ECLI:NL:RBDOR:2010:BL9398
Rechtbank Dordrecht
- Voorlopige voorziening
- M.G.L. de Vette
- Rechtspraak.nl
Toewijzing verzoek om proceskostenvergoeding na intrekking voorlopige voorziening
In deze zaak heeft de voorzieningenrechter van de Rechtbank Dordrecht op 12 januari 2010 uitspraak gedaan in een verzoek om voorlopige voorziening, ingediend door verzoekster, die werd vertegenwoordigd door haar advocaat mr. A.J.J. Fraanje. Het verzoek om voorlopige voorziening was ingetrokken, waarbij verzoekster gelijktijdig verzocht om verweerster, de Bestuurscommissie van de Sociale Dienst Drechtsteden, te veroordelen in de proceskosten. Verweerster had geen verweerschrift ingediend, ondanks het verzoek daartoe. De voorzieningenrechter oordeelde dat, nu verweerster het besluit dat aanleiding gaf tot het verzoek om voorlopige voorziening had ingetrokken, er sprake was van een tegemoetkomen in de zin van artikel 8:75a van de Algemene wet bestuursrecht (Awb). Verzoekster had kosten gemaakt in verband met de procedure, en de voorzieningenrechter besloot het verzoek om proceskostenvergoeding toe te wijzen.
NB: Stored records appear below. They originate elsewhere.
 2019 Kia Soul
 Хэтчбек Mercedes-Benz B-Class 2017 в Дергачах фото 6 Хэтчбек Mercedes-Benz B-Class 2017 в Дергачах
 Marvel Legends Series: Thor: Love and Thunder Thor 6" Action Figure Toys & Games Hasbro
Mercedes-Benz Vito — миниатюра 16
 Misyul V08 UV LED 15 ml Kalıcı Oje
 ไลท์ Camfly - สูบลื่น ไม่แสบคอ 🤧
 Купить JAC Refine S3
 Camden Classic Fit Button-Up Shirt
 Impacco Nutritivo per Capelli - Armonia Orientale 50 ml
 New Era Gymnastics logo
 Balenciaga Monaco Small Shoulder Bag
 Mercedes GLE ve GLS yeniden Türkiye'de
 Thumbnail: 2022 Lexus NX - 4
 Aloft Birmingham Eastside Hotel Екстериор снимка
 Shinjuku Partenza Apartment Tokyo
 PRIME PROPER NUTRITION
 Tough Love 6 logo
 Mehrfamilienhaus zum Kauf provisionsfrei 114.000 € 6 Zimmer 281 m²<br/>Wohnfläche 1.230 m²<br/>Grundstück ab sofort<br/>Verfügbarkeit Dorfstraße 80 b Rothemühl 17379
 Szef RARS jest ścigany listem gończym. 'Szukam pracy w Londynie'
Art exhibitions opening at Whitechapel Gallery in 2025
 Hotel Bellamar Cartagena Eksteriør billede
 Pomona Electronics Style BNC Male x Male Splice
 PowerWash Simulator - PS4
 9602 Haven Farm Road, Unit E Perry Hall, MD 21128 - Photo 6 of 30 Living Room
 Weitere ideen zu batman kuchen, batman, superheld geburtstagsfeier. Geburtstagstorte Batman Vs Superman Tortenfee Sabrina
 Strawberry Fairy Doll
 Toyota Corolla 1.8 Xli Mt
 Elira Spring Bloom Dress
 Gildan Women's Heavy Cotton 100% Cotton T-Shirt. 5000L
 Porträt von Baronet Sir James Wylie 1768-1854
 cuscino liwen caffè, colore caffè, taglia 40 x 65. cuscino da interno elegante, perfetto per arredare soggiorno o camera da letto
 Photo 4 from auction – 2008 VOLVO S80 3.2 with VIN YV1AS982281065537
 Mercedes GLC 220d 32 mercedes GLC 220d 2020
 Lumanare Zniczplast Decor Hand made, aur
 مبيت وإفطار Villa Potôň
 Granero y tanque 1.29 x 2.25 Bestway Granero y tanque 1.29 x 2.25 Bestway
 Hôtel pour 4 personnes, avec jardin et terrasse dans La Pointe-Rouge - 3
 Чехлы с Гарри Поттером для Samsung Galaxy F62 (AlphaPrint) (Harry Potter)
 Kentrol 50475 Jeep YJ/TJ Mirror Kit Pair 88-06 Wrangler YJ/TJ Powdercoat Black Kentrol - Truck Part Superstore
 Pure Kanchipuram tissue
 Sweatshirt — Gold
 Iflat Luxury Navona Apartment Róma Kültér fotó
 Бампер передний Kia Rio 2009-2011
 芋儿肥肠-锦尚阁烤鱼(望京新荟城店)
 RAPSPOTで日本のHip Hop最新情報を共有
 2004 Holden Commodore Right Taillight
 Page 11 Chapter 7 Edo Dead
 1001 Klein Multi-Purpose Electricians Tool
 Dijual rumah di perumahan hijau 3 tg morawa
De zaak begon met een besluit van verweerster op 15 december 2009, waarbij de uitkering van verzoekster op grond van de Wet werk en bijstand (WWB) met ingang van 1 december 2009 met 100% werd verlaagd. Verzoekster maakte bezwaar tegen dit besluit en diende op 17 december 2009 een verzoek om voorlopige voorziening in. Op 28 december 2009 werd door verweerster meegedeeld dat verzoekster recht had op voortzetting van de bijstandsuitkering, waardoor het eerdere besluit werd ingetrokken. Verzoekster trok daarop haar verzoek om voorlopige voorziening in en vroeg om vergoeding van de proceskosten.
De voorzieningenrechter heeft het onderzoek gesloten op basis van artikel 8:83, derde lid, van de Awb, en heeft vastgesteld dat de kosten voor de rechtsbijstand in de voorlopige voorzieningprocedure op € 437,- worden vastgesteld. Daarnaast werd bepaald dat het door verzoekster betaalde griffierecht van € 41,- door de griffier aan haar wordt terugbetaald. De uitspraak benadrukt het belang van proceskostenvergoeding in gevallen waarin een bestuursorgaan tegemoetkomt aan de verzoeker.